* TAREFAS *
1. Responda às seguintes perguntas com base no texto sobre a ofensiva ucraniana em Kursk.
(a) Que localidade o Ministério da Defesa russo garantiu controlar?
(b) Quantos dias faltam para Donald Trump tomar posse?
(c) A que país recorreu o Kremlin para enviar homens para a região russa fronteiriça da Ucrânia?
2. Transcreva o trecho do texto sobre a ofensiva ucraniana em Kursk que começa nas palavras "Temendo sentar-se à" e termina depois de "a ofensiva ucraniana.".

* BLOCO DE TEXTO *
============================================================
A ofensiva ocorre numa altura em que a Rússia continua a fazer progressos no leste da Ucrânia. Esta segunda-feira, o Ministério da Defesa russo garantiu que controla a integridade da localidade de Pokrovsk, um importante centro logístico para as tropas ucranianas. Moscovo prossegue na dianteira, sendo que Kiev está a ter dificuldades em travar os avanços do adversário no Donbass. Os ataques em Kursk servem, por isso, como uma forma de tentar dividir as atenções das tropas leais ao Kremlin.
Numa guerra também feita de perceções, o objetivo da liderança da Ucrânia é igualmente demonstrar que o país ainda tem capacidades para enfrentar diretamente a Rússia — e que está longe da derrota completa. Sendo ainda capaz de atacar, os ucranianos pretendem essencialmente enviar também uma mensagem de força ao Presidente eleito norte-americano, Donald Trump, que está a quinze dias de tomar posse e que estabeleceu como uma das promessas eleitorais terminar o conflito em 24 horas.
Temendo sentar-se à mesa das negociações numa posição de desvantagem face aos representantes do Kremlin, o Presidente ucraniano, Volodymyr Zelenksy, deseja fortalecer diplomaticamente o país que lidera. Em agosto de 2024, quando tropas da Ucrânia entraram em Kursk pela primeira vez e fizeram avanços consideráveis no teatro de operações, existiu uma sensação de triunfo para Kiev, ao mesmo tempo que Vladimir Putin parecia ter sofrido uma “humilhação” — era a primeira vez que tropas de outro país tinham entrado na Rússia desde o final da Segunda Guerra Mundial, sendo que os russos não conseguiam travar a ofensiva ucraniana.
Mas também é certo que muitos dos objetivos estratégicos iniciais da ofensiva ucraniana de agosto de 2024 acabaram por não se concretizar. Conjeturava-se que, por exemplo, a Rússia transferiria tropas da linha da frente para Kursk; ora, Moscovo não o fez e a Ucrânia continuou a sofrer vários revezes no campo de batalha. Além disso, o Kremlin recorreu à Coreia do Norte para enviar homens para a região russa fronteiriça da Ucrânia.
============================================================
* DADOS FORNECIDOS *
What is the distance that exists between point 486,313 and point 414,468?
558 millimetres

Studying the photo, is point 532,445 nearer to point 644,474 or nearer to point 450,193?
============================================================
* RESULTADOS *
1.
(a) Pokrovsk.
(b) Quinze dias.
(c) À Coreia do Norte.

2.
Temendo sentar-se à mesa das negociações numa posição de desvantagem face aos representantes do Kremlin, o Presidente ucraniano, Volodymyr Zelenksy, deseja fortalecer diplomaticamente o país que lidera. Em agosto de 2024, quando tropas da Ucrânia entraram em Kursk pela primeira vez e fizeram avanços consideráveis no teatro de operações, existiu uma sensação de triunfo para Kiev, ao mesmo tempo que Vladimir Putin parecia ter sofrido uma “humilhação” — era a primeira vez que tropas de outro país tinham entrado na Rússia desde o final da Segunda Guerra Mundial, sendo que os russos não conseguiam travar a ofensiva ucraniana.